As published in Direct – January 1, 1996
This is the Regional Chauvinism edition of Agency Watch and we’re talking with East Coast and West Coast agency heads on their respective styles and sensibilities. The floor goes to the West’s Marcia Kadanoff.
“The East has more long-standing, traditional direct marketing accounts, such as Columbia House and Reader’s Digest, who focus on beating the control,” offers Kadanoff, principal of San Francisco’s Miller/Kadanoff Direct & Promotions Inc. By contrast, she says, the West is a breeding ground for entrepreneurial start-up companies like Apple, Microsoft and Netscape.
“With no past history, sometimes anything goes, and the clients here – especially the technological ones – are more willing to take risks and think outside the box."
Two cases in point are Brierley & Partners – which invented the frequent-flyer business when it devised American Airlines’ Advantage program – and Hal Riney & Partners’ Saturn homecoming party.
“Thinking 40,000 people would be willing to spend their summer vacation in Spring Hill, Tennessee, and then pay $35 to get into the event, was definitely thinking outside the box,” Kadanoff says of the Hal Riney project.
Miller/Kadanoff went against the grain when it designed a program for 3COM targeting computer resellers – not a particularly brand-loyal crowd. The campaign netted a 25% response.
What do Easterners have to say to this?
“It’s the needs of the client, not the work, that is different,” says Tom Burden, executive vice president for Baltimore’s TBC Direct, whose clients include Group 1 Software and America Online, both East Coast companies.
“We do quite a bit of classic direct here because it works,” he says, “but we also swim in waters that haven’t been swam in before.” Phil Herring of Seattle-based Herring Newman argues that campaigns originating from his side of the U.S. map are more integrated.

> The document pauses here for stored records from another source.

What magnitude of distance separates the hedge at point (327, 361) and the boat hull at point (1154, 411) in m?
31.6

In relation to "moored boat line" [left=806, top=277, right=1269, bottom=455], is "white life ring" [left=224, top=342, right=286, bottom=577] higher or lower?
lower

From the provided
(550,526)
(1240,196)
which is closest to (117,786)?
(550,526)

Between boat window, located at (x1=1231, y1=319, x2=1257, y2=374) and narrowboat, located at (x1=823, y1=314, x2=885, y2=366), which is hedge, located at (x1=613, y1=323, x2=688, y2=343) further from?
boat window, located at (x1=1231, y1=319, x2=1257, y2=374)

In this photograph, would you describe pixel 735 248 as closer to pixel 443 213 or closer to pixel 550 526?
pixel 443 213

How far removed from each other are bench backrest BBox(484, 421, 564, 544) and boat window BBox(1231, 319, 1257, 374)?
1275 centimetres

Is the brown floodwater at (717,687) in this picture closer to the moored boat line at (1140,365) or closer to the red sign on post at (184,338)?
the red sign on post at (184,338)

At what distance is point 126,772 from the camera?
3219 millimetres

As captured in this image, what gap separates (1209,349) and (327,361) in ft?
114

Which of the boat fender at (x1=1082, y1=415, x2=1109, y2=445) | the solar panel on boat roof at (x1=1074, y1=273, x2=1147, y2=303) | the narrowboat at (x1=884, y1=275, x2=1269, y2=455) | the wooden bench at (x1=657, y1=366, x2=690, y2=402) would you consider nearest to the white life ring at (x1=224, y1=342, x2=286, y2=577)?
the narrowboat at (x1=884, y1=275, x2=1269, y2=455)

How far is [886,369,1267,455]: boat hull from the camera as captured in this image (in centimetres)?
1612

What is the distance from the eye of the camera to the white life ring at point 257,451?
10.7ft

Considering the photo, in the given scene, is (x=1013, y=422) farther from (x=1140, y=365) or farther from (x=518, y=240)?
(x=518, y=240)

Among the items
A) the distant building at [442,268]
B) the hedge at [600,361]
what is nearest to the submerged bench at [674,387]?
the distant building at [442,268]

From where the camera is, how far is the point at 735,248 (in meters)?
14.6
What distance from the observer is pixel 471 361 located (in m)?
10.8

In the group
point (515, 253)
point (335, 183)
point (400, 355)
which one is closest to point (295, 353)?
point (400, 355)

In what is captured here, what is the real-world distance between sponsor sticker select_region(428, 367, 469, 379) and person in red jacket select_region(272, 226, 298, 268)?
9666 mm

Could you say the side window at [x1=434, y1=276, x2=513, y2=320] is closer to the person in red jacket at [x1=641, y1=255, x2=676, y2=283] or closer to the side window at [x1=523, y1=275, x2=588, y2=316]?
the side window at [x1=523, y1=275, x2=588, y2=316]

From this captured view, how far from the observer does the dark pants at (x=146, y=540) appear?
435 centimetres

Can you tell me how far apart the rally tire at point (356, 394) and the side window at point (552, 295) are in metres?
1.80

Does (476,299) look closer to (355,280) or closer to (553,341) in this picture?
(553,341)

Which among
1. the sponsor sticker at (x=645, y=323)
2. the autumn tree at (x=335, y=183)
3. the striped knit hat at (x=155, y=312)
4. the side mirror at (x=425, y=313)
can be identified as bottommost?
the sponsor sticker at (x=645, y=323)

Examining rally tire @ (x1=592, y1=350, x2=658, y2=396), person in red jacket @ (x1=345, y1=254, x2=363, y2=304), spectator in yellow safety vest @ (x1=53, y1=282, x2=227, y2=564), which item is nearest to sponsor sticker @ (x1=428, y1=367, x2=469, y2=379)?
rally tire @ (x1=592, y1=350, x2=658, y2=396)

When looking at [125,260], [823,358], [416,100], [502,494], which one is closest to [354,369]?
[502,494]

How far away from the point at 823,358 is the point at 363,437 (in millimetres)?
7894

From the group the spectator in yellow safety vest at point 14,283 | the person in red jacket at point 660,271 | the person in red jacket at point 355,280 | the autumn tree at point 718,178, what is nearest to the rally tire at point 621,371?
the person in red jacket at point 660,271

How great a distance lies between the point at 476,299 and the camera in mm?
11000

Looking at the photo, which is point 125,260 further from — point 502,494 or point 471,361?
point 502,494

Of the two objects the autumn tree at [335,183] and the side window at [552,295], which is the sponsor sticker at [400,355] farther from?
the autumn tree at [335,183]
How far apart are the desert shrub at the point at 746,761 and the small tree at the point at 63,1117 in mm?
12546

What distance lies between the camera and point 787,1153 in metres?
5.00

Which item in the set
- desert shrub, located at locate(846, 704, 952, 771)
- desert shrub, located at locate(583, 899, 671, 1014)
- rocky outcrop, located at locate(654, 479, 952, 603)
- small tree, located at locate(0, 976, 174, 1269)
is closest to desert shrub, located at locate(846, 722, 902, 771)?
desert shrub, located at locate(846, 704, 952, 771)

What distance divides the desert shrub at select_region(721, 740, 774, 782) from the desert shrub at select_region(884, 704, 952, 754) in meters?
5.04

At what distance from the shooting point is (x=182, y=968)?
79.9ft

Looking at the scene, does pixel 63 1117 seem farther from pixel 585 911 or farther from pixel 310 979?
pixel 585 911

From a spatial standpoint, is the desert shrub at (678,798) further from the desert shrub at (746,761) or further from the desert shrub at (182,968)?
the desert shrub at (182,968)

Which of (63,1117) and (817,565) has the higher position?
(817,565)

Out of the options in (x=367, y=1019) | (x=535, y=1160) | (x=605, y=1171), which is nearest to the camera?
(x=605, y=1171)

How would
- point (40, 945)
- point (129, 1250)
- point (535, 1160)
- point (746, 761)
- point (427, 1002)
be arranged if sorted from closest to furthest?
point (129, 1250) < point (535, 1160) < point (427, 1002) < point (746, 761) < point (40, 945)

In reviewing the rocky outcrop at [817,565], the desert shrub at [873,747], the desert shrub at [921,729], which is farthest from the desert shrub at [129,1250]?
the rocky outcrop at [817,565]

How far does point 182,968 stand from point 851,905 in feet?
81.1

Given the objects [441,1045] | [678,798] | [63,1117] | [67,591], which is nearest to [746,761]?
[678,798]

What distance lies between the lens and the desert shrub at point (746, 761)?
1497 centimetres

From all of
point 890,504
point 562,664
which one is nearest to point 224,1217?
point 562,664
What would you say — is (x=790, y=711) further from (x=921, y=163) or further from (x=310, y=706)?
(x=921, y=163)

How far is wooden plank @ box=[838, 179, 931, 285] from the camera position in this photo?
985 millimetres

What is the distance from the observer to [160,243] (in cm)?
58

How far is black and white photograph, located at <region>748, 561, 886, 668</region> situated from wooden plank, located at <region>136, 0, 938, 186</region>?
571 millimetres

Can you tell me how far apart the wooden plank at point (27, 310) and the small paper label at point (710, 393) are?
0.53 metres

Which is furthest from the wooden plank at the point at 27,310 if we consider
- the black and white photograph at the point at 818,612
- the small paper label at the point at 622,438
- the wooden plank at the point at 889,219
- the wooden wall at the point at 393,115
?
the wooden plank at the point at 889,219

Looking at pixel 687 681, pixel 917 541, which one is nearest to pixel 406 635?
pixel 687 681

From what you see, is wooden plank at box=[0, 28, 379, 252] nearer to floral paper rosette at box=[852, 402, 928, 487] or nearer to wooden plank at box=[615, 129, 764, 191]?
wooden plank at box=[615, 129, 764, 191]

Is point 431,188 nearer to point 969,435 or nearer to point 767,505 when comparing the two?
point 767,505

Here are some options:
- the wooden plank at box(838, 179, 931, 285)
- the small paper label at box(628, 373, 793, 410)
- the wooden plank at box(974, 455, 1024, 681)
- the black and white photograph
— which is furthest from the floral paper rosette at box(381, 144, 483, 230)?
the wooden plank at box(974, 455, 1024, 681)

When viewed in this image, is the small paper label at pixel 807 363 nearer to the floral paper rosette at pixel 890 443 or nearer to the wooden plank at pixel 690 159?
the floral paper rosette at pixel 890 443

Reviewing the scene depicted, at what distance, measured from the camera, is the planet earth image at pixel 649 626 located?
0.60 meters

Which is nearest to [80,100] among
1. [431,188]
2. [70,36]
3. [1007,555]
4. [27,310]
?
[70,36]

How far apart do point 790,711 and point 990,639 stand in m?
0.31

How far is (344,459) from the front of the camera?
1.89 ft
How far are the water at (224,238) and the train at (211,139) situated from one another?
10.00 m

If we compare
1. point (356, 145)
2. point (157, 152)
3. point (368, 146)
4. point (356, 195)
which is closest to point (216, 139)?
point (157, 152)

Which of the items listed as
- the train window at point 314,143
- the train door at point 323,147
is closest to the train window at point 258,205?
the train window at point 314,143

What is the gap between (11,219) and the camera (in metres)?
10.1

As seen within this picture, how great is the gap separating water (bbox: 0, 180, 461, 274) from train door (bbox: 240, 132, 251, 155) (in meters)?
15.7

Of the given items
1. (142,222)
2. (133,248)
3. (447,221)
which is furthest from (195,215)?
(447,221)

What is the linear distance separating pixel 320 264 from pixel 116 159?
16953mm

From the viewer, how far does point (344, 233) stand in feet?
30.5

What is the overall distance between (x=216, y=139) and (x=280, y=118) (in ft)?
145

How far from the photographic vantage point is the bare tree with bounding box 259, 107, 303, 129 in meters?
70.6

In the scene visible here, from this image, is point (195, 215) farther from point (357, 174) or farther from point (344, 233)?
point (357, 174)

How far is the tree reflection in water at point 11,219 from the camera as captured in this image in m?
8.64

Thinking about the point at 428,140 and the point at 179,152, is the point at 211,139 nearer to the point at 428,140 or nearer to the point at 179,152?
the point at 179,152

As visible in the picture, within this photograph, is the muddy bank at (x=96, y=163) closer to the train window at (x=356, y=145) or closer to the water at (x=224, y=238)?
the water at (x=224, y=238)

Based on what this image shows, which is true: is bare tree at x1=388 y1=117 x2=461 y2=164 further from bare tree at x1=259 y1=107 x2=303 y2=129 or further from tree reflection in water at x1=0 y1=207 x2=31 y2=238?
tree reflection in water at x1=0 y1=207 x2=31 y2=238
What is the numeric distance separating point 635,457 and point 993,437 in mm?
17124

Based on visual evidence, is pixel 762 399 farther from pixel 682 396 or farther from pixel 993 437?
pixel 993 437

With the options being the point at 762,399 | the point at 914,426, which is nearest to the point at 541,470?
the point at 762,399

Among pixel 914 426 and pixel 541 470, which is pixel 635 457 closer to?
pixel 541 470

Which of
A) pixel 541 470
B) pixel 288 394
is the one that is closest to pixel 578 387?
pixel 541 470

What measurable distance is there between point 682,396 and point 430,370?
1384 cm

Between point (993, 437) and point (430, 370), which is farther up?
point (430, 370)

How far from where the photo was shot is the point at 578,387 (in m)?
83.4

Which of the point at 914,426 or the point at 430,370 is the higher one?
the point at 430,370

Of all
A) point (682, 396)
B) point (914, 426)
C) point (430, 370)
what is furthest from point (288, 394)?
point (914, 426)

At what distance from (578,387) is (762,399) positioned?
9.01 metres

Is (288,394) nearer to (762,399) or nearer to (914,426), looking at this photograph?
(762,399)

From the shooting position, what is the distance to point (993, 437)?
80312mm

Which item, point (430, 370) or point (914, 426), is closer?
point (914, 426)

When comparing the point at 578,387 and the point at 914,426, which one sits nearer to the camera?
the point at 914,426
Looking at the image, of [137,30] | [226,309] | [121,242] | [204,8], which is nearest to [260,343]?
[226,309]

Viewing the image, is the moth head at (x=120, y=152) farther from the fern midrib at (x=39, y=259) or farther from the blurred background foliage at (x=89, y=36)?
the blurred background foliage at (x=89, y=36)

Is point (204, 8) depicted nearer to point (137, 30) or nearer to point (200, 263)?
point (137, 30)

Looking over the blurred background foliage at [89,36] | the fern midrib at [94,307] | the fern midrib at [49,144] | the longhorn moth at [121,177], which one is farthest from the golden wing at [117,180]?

“More East Coast companies are in the mail order business or strictly use DM channels,” he says. “Clients here tend to require multiple distribution channels.”
We’ll close with an assessment from perhaps the ideal observer – Peter Blau of Barry Blau & Partners, who works out of Westport, CT, but sports a bicoastal resume. He notes that agency people in New York and Chicago are more cost-minded; creativity is important to them but tends not to be as trendy or flashy. “I believe every region has its own creative style,” Blau adds. “San Francisco, for example, is an art director’s town, so cutting-edge design is more important there than anywhere else. But packages tend to cost more because of it.”